Paulus’ opvattingen over de man/vrouw-relatie waren niet echt deugdelijk en ook niet onweersproken. Het feit dat ze in veel kerken geen gezag meer hebben is onmiskenbaar. 6 ) De traditie echter, die de hoofddoek als symbool van de islam in het westen propageert, schijnt steeds meer veld te winnen. Er zijn evenwel ook stemmen van bezorgde moslims, die schrikken van de openlijke demonstratie van de ongelijkwaardigheid van man en vrouw. De mannelijke seksualiteit is ontembaar en geniet veel speelruimte.Meisjes en vrouwen moeten echter hun charme vertoppen en dienen een ongerepte schoonheid te bewaren voor hun echtgenoot. Hun hoofddoek is een keurslijf (dat knelt).
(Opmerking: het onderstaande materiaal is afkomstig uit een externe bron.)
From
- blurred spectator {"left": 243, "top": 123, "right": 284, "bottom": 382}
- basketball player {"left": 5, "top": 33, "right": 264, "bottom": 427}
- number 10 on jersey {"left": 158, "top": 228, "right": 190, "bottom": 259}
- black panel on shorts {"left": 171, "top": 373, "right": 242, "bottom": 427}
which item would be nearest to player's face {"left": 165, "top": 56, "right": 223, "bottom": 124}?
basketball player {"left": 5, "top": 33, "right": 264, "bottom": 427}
Eén argument pro-hoofddoek raakt me wel. Als moslima’s zeggen dat deze een protest is tegen te veel bloot op de reclameborden, op internet, in de sport en op straat, dan hebben zij een punt. Kritische kanttekeningen bij de verbeelding van een versekste ‘cultuur’ zouden wel eens nadrukkelijker gemaakt mogen worden, ook buiten de islam.

L.A.Snijders

1 ) Het is een voorname dame Chloë genaamd (Hebr. 1:11), die door enkele mannelijke huisgenoten (slaven ?) de ongeregeldheden in de gemeente laat rapporteren. Zij is een vroege klokkenluider.

2 ) Aldus A.M.Brouwer, Het Nieuwe Testament Leiden 1938, blz.418

3 ) Paulus gaat hier wel in de fout wanneer hij anders dan Genesis 1:27 niet de mens (man en vrouw) maar de man beeld van God noemt.

4 ) De rangschikking van man en vrouw als eerste en tweede of boven en onder kan een bizarre vorm aannemen. Er zijn moslims, die desnoods met hun vrouw in één diep graf willen worden bijgezet, maar dan moeten zij wel bovenop liggen ( Trouw, 28-02-’04)

5 ) Ik herinner me uit mijn studententijd dat ieder, die bij bepaalde gelegenheden baret en/of lint-met–insigne, thuis had gelaten, veroordeeld werd: “jij bent naakt” (hoe degelijk ook in het pak gestoken).

6 ) 1 Korinthiërs 11 heeft wellicht een verre nagalm in de kap van nonnen en de hoedjes van die christenen die ook zwarte kousen dragen.